PASSAGE PROVIDED.
● ● ● ● ● ● ●

We sell scripture prints. We sell fun paper products that help women spend time in the Word or help them encourage themselves. Some of our favorite products are things we make called Victory Cards, that are literally just short action items, steps, women can take every day to move from despair and discouragement into worship and purpose and praise.
Yeah, we just want to help encourage and come alongside women to help them be the heroes of their home, to help them be the ones speaking life and God’s Word and truth over their family, over their walls, over their roommates. There are prints and tee-shirts and hats and fun little products like that.
“We just want to help encourage and come alongside women to help them be the heroes of their home,” – Jess Connolly
It’s been a joy to just do that and partner with the Lord through creativity and get to know more women’s stories and hear what they’re actually struggling with.
Kristin: Wow. That’s good.
Hayley: Hayley here. My husband and I have gone through this journey the last, gosh, it’s been since we started Influence. At our first conference, Jess and I had this women’s conference called the Influence Conference. From our first conference, we were at the conference. Jess and I, I think, were ninety weeks’ pregnant, both of us. Our husbands were there, and they were dumbfounded that all these women showed up to hear about the Lord. They thought this was just a fun little thing we were doing. All of a sudden, there were hundreds of women who were looking at us to tell them what to do, not what to do in life, but just where to go next.
We had a speaker that was this guy from Nashville. His name’s Barrett Ward. He founded the company that was called Fashionable, but now it’s just called ABLE. Mike sat in that session. I was running around like a chicken with my head cut off probably figuring other things out, but he sat in that session, and he came out, and he had tears in his eyes. My husband’s not a super crier, so that was kind of stressful to me. I was like, “Wait, you’re not supposed to be falling apart. This is my weekend. I’m supposed to be the one who’s needy.” He pulls me into a conference room, one of the banquet rooms, or whatever, and he just said, “The Lord did something to me in that session.”

● ● ● ● ● ● ●

TASK INSTRUCTIONS.
A: Name every person mentioned by name in the interview excerpt.
B: According to the interview excerpt, what was the company founded by Barrett Ward originally called?
C: Reproduce the part of the interview excerpt that starts at the words "Yeah, we just" and stops after "actually struggling with.".
These lines come from a separate source.

[A block of data]
● ● ● ● ● ● ●

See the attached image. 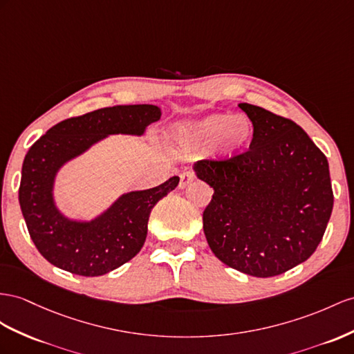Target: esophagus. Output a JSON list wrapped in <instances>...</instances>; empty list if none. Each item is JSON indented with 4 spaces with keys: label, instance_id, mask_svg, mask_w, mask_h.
I'll return each instance as SVG.
<instances>
[{
    "label": "esophagus",
    "instance_id": "1",
    "mask_svg": "<svg viewBox=\"0 0 354 354\" xmlns=\"http://www.w3.org/2000/svg\"><path fill=\"white\" fill-rule=\"evenodd\" d=\"M194 174L192 170H185L179 175V188H185L188 184H192L194 180Z\"/></svg>",
    "mask_w": 354,
    "mask_h": 354
}]
</instances>
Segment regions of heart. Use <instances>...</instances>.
<instances>
[{
	"label": "heart",
	"mask_w": 354,
	"mask_h": 354,
	"mask_svg": "<svg viewBox=\"0 0 354 354\" xmlns=\"http://www.w3.org/2000/svg\"><path fill=\"white\" fill-rule=\"evenodd\" d=\"M232 133L234 142L228 139ZM176 139L188 148H205L216 143L223 158H232L245 151L254 136V127L243 115L212 113L176 127Z\"/></svg>",
	"instance_id": "obj_1"
}]
</instances>
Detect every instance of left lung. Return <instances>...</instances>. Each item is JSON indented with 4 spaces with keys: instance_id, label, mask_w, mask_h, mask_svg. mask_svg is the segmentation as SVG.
I'll return each instance as SVG.
<instances>
[{
    "instance_id": "obj_1",
    "label": "left lung",
    "mask_w": 354,
    "mask_h": 354,
    "mask_svg": "<svg viewBox=\"0 0 354 354\" xmlns=\"http://www.w3.org/2000/svg\"><path fill=\"white\" fill-rule=\"evenodd\" d=\"M239 107L254 127L250 149L194 165L214 189L203 232L224 265L275 277L310 259L323 239L333 207L329 162L292 120L254 104Z\"/></svg>"
}]
</instances>
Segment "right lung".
Listing matches in <instances>:
<instances>
[{"mask_svg":"<svg viewBox=\"0 0 354 354\" xmlns=\"http://www.w3.org/2000/svg\"><path fill=\"white\" fill-rule=\"evenodd\" d=\"M153 104L98 109L53 125L26 152L22 165L19 203L35 248L49 263L82 277L104 275L131 260L142 250L148 220L158 201L179 184H165L122 194L93 221L66 218L53 202L58 170L109 134L142 136L160 120Z\"/></svg>","mask_w":354,"mask_h":354,"instance_id":"add662e5","label":"right lung"}]
</instances>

● ● ● ● ● ● ●

TASK-BY-TASK ANSWERS.
A: Jess Connolly, Kristin, Hayley, Barrett Ward, Mike

B: It was called Fashionable. It is now called ABLE.

C:
Yeah, we just want to help encourage and come alongside women to help them be the heroes of their home, to help them be the ones speaking life and God’s Word and truth over their family, over their walls, over their roommates. There are prints and tee-shirts and hats and fun little products like that.
“We just want to help encourage and come alongside women to help them be the heroes of their home,” – Jess Connolly
It’s been a joy to just do that and partner with the Lord through creativity and get to know more women’s stories and hear what they’re actually struggling with.